**TEXT:**
>>>
Security Group Name – EU-P-LWA001
AWS Region ( 2 char ) = EU, VA, CA etc
Environment Code (1 Char)  = P-Production , Q-QA, T-testing, D-Development etc
OS Type (1 Char)= L -Linux, W-Windows etc
Tier (1 Char)= W-Web, A-App, C-Cache, D-DB etc
Application Code ( 4 Chars) = A001
We have been using Amazon Web Services from 2008 and found over the years managing the security groups in multiple environments is itself a huge task. Proper naming conventions from beginning is a simple practice, but will make your AWS journey manageable.

Practice 6: For security in depth, make sure your Amazon Web Services security groups naming convention is not self explanatory also make sure your naming standards stays internal. Example : AWS security group named UbuntuWebCRMProd is self explanatory for hackers that it is a Production CRM web tier running on ubuntu OS. Have an automated program detecting AWS security groups with Regex Pattern scanning of AWS SG assets periodically for information revealing names and alert the SOC/Managed service teams.

Practice 7: Periodically detect, alert or delete AWS Security groups not following the organization naming standards strictly. Also have an automated program doing this as part of your SOC/Managed service operations.  Once you have this stricter control implemented then things will fall in line automatically.

Practice 8: Have automation in place to detect all EC2,ELB and other AWS assets associated with Security groups. This automation will help us to periodically detect Amazon Web Services Security groups lying idle with no associations, alert the MS team and cleanse them. Unwanted security groups accumulated over time will create unwanted confusion.
<<<
**DATA EXCERPT:**
>>>
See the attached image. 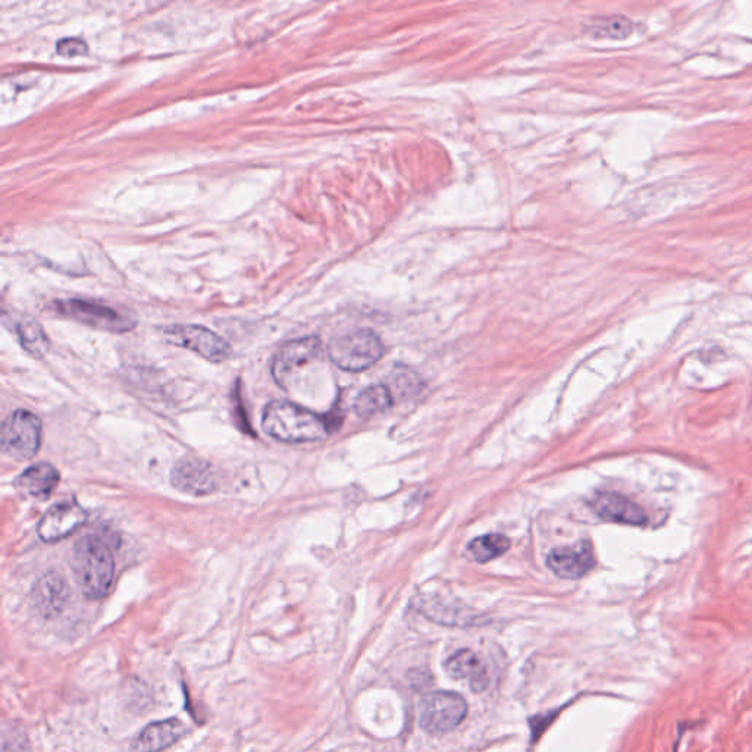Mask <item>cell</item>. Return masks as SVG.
<<<
**DIRECTIVES:**
**A)** From the text on AWS security group practices, extract the stretch from "Practice 7: Periodically detect, alert" through "create unwanted confusion.".
**B)** According to the text on AWS security group practices, what does the letter L stand for in the OS Type code?

**COMPLETE ANSWERS:**
**A)**
Practice 7: Periodically detect, alert or delete AWS Security groups not following the organization naming standards strictly. Also have an automated program doing this as part of your SOC/Managed service operations.  Once you have this stricter control implemented then things will fall in line automatically.

Practice 8: Have automation in place to detect all EC2,ELB and other AWS assets associated with Security groups. This automation will help us to periodically detect Amazon Web Services Security groups lying idle with no associations, alert the MS team and cleanse them. Unwanted security groups accumulated over time will create unwanted confusion.

**B)** Linux.